> Excerpt provided
** Begin **
Skip to content

Storage Format

sriramsub edited this page Apr 30, 2016 · 3 revisions

The storage format for Ambry consist of a preallocated log file that stores the actual blobs and an on disk index structure to locate these blobs. The log itself is agnostic to any format and just treats everything as bytes. The persistent index however does have an in memory and on disk format.

In memory Index structure of each entry

Every key is mapped to the following in memory structure

- - - - - - - - - - - - - - - - - - - - - - - - - - - - - - - - - - - - - - - 
|   size  |  log offset |  flags   |  timetolive |   originalMessageOffset  |  
|(8 bytes)|  (8 bytes)  |  (1 byte)|  (8 bytes)  |         (8 bytes)        | 
- - - - - - - - - - - - - - - - - - - - - - - - - - - - - - - - - - - - - - - 
size                    - the entry size in memory
log offset              - the offset in the log where the blob can be read
flags                   - a byte sized flag used for marking properties. Currently used for delete.
time to live            - the time in ms when the blob will expire
original message offset - the offset of the original message. This is used when a new entry is added for deletes and the 
                          deleted blob needs to be located in the log.
** End **
> Dataset entries
** Begin **
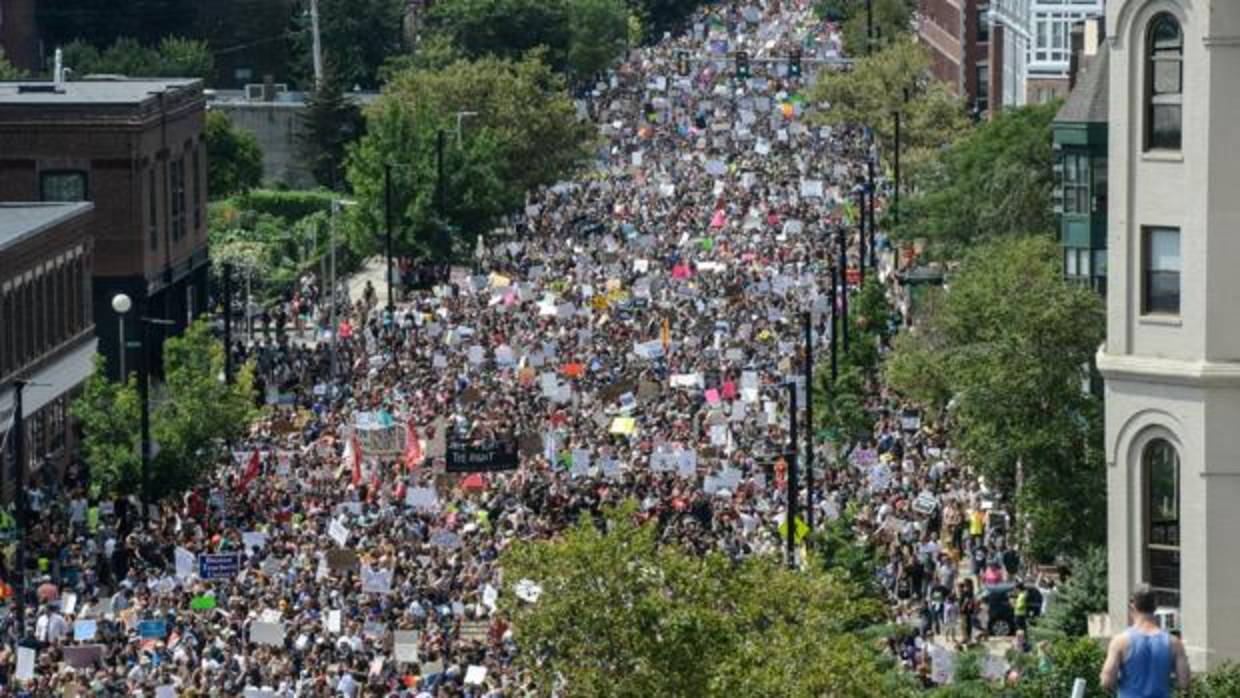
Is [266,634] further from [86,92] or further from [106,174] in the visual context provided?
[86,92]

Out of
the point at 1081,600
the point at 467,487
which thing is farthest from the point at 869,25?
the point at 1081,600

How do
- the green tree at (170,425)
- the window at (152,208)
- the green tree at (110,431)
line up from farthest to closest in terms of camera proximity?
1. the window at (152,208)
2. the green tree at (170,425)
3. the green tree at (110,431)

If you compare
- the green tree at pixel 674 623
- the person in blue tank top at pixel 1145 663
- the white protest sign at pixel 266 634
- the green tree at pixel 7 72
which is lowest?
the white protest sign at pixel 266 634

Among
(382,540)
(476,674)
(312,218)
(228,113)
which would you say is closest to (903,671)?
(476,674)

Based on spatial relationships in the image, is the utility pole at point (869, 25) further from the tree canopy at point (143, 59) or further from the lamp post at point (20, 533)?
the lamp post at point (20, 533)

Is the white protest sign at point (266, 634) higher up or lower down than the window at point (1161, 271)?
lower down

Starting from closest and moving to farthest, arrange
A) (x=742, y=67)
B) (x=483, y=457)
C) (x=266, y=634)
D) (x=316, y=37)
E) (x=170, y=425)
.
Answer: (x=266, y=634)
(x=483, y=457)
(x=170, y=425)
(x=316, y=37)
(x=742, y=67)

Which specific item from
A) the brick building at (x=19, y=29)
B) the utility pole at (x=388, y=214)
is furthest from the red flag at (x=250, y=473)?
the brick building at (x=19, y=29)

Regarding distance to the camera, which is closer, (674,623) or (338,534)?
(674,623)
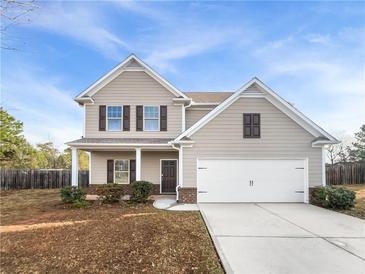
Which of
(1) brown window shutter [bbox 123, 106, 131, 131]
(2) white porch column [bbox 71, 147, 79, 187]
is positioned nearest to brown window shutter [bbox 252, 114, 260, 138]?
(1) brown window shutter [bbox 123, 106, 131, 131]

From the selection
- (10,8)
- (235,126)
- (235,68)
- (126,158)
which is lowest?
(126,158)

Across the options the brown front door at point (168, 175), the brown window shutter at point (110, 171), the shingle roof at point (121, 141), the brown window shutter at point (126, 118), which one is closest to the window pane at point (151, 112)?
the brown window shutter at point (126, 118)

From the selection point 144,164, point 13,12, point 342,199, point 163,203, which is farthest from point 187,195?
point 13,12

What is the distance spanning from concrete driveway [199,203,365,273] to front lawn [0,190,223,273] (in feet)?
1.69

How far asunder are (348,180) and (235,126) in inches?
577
** End **
** Begin **
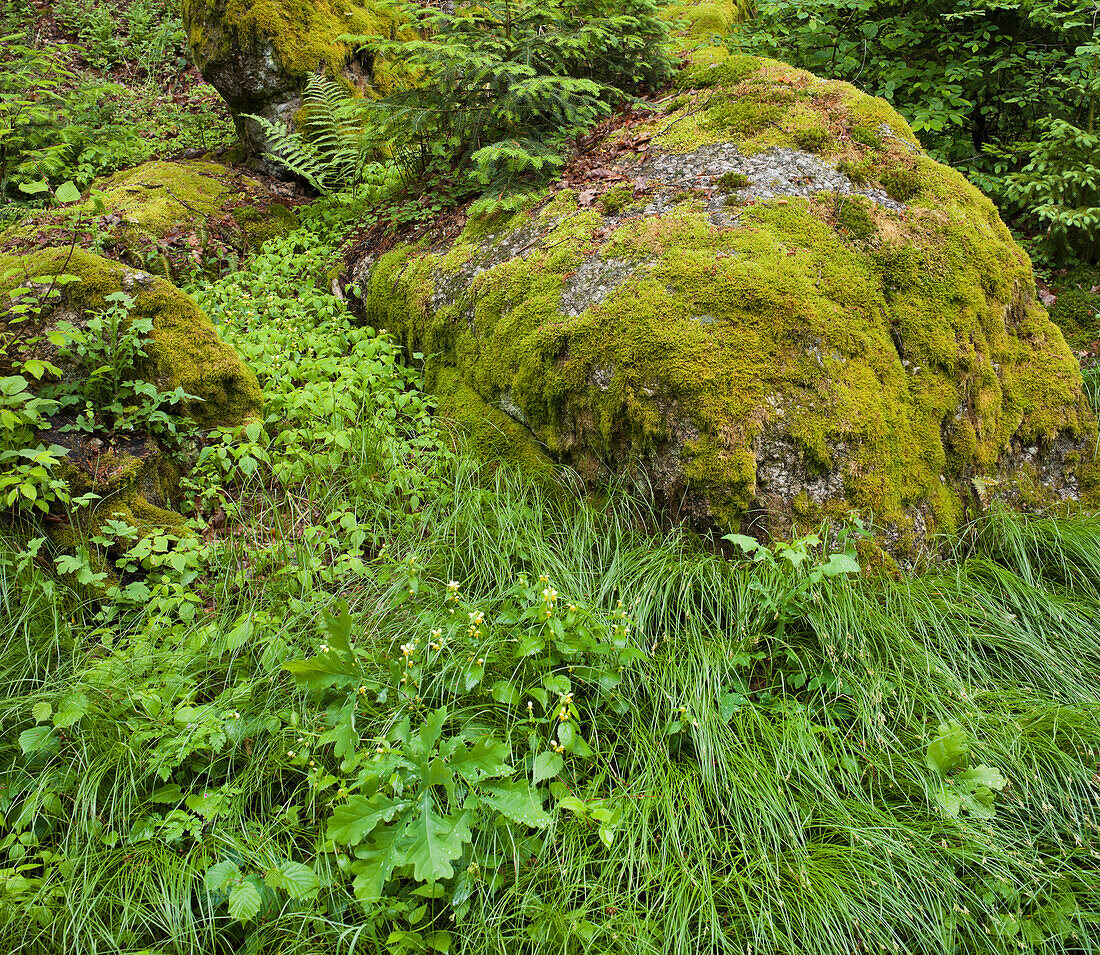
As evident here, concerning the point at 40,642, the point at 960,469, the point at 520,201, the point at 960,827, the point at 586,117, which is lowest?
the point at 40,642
** End **
> Directive 1
Write out the passage from the Ambry storage format page, starting with "In memory Index" and going on through "in the log.".
> Directive 2
According to the Ambry storage format page, what is the flags byte in the in-memory index entry currently used for?
None of the items is needed for this work.

> Exercise result 1
In memory Index structure of each entry

Every key is mapped to the following in memory structure

- - - - - - - - - - - - - - - - - - - - - - - - - - - - - - - - - - - - - - - 
|   size  |  log offset |  flags   |  timetolive |   originalMessageOffset  |  
|(8 bytes)|  (8 bytes)  |  (1 byte)|  (8 bytes)  |         (8 bytes)        | 
- - - - - - - - - - - - - - - - - - - - - - - - - - - - - - - - - - - - - - - 
size                    - the entry size in memory
log offset              - the offset in the log where the blob can be read
flags                   - a byte sized flag used for marking properties. Currently used for delete.
time to live            - the time in ms when the blob will expire
original message offset - the offset of the original message. This is used when a new entry is added for deletes and the 
                          deleted blob needs to be located in the log.

> Exercise result 2
It is used for delete.